STUDY QUESTIONS —
[1] Using the article on F. Gwendolen Rees, decide whether each statement agrees with it: (a) Rees finished her doctorate in less than two years; (b) Rees gathered snails from more than 100 locations; (c) Rees held the position of Reader before she was Senior Lecturer. For each, answer yes or no and quote the deciding words.
[2] Reproduce the part of the article on F. Gwendolen Rees starting at "Florence Gwendolen Rees, (Gwendolen" and ending at "published 68 papers.".

SUPPLIED PASSAGE —

____________

= F. Gwendolen Rees =

Welsh zoologist and parasitologist

Florence Gwendolen Rees

Florence Gwendolen Rees, (Gwendolen or Gwen) FRS (3 July 1906 - 4 October 1994) was a Welsh zoologist and parasitologist. She was the first Welsh woman to become a fellow of the Royal Society. By the time she was 80 years old, she had published 68 papers.

==Early life and education==
Rees was born in the Welsh town of Abercynon in 1906, and attended the Intermediate School for Girls in Aberdare, (1918–24). She attended University College, Cardiff (now known as Cardiff University) with three scholarships. During her time there, she studied chemistry, biology and zoology, earning honours in zoology. Rees then went on to complete her doctorate in 18 months, studying the trematode parasites in different species of snails. Over the course of 100 days she collected more than 5,000 snails from nearly 90 locations in Glamorgan and Monmouthshire counties in Wales.

==Career==
Rees' career was at the Zoology Department of the University College of Wales, Aberystwyth, where she successively held positions of Assistant Lecturer (1930–7), Lecturer (1937–47), Senior Lecturer (1947–66), Reader (1966–71) and Professor (1971–3), becoming professor emeritus in semi-retirement in 1973. She was also Chairman of the School of Biological Studies (1972–3) and acting Head of Department (1948, 1969, 1970). During her time as a staff member at the University College of Wales, Aberystwyth Rees supervised 215 honours students and 25 post-graduate students.

____________

GIVEN INFORMATION —
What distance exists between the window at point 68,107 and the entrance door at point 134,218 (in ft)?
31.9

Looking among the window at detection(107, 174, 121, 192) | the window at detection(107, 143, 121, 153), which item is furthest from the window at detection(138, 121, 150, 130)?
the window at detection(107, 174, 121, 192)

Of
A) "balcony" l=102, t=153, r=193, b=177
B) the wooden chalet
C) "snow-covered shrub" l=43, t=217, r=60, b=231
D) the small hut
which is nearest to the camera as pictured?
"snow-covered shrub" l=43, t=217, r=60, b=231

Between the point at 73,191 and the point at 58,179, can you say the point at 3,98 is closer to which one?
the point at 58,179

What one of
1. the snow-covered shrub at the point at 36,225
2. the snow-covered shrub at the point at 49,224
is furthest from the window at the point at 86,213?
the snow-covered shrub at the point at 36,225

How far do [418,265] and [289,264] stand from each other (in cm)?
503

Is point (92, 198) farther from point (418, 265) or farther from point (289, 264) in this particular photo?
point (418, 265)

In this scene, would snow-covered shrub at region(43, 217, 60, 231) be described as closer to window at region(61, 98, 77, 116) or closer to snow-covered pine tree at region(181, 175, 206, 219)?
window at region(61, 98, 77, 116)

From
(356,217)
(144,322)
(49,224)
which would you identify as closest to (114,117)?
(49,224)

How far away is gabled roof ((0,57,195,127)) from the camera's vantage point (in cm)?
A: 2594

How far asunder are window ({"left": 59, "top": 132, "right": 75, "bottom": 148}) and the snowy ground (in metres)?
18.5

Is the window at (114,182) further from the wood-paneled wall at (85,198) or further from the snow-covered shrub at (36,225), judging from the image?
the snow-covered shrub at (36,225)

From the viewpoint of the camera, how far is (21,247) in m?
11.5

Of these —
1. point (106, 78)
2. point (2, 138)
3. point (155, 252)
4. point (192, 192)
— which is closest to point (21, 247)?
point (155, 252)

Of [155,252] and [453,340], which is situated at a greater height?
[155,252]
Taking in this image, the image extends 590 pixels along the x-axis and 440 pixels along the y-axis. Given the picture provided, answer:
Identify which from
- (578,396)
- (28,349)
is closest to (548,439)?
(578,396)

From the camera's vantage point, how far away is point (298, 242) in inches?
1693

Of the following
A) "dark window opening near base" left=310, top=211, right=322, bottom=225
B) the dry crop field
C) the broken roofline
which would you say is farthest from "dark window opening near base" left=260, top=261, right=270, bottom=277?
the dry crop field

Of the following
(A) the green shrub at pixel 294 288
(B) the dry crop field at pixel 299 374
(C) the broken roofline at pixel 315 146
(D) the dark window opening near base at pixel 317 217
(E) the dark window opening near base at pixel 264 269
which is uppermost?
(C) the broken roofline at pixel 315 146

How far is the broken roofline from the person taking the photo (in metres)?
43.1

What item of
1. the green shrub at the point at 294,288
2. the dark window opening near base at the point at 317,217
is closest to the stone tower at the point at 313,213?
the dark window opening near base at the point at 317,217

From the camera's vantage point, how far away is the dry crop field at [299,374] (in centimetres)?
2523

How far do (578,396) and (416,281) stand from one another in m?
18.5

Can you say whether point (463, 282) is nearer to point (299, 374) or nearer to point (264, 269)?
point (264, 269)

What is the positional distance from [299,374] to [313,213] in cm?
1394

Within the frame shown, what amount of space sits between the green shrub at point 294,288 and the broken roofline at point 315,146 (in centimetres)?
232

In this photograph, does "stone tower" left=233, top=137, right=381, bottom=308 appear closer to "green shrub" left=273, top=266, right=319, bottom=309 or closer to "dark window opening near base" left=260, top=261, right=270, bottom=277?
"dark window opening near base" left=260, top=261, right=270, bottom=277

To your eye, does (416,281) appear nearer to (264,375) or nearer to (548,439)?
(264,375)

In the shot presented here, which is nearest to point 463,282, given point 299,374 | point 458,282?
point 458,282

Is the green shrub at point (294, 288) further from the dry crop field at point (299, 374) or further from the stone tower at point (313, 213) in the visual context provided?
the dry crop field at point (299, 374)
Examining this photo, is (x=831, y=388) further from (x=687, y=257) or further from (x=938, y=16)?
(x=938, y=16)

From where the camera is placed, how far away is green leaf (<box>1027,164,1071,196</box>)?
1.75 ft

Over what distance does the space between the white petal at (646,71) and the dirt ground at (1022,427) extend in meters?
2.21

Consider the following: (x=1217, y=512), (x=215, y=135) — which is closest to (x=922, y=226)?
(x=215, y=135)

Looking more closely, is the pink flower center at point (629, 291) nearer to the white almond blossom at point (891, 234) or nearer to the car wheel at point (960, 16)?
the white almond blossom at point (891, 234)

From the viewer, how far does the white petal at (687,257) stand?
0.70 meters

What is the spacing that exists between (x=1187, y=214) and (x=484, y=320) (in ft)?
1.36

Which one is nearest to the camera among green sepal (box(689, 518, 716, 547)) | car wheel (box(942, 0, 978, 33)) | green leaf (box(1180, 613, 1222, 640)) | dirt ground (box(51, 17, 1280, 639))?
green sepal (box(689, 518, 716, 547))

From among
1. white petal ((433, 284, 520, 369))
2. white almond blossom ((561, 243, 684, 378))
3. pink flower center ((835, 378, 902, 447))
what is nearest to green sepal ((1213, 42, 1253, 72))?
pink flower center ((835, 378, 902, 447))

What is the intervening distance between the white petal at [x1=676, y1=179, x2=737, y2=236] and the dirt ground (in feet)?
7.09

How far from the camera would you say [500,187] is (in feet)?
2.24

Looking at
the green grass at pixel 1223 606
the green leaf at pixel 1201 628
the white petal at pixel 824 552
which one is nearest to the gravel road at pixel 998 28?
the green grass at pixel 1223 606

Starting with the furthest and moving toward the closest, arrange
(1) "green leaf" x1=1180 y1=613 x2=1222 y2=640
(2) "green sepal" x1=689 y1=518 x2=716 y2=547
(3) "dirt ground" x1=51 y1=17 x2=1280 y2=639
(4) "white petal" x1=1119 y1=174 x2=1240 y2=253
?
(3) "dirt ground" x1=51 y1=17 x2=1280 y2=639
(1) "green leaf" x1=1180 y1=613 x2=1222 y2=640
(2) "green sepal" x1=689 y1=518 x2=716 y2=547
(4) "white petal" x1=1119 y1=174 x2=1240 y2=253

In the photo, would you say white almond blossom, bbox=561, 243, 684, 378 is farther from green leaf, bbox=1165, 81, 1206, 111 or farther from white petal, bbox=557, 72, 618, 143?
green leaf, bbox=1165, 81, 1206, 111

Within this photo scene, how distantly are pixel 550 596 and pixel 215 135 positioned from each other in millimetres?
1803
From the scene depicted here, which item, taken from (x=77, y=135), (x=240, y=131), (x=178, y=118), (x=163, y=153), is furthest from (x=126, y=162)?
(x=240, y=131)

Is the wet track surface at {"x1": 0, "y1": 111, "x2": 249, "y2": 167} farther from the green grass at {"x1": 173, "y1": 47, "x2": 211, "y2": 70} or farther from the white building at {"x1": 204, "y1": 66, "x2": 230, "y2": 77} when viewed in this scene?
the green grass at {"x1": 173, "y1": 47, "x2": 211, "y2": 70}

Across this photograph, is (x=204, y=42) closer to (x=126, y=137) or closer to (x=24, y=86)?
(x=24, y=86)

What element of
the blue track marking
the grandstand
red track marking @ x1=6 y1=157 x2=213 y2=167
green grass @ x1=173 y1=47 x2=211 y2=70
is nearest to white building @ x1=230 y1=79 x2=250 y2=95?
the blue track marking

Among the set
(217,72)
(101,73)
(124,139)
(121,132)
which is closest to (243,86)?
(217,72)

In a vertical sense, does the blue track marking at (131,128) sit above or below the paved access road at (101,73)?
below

____________

RESULTS —
[1]
(a) Yes: "complete her doctorate in 18 months"
(b) No: "from nearly 90 locations"
(c) No: "Senior Lecturer (1947–66), Reader (1966–71)"

[2]
Florence Gwendolen Rees, (Gwendolen or Gwen) FRS (3 July 1906 - 4 October 1994) was a Welsh zoologist and parasitologist. She was the first Welsh woman to become a fellow of the Royal Society. By the time she was 80 years old, she had published 68 papers.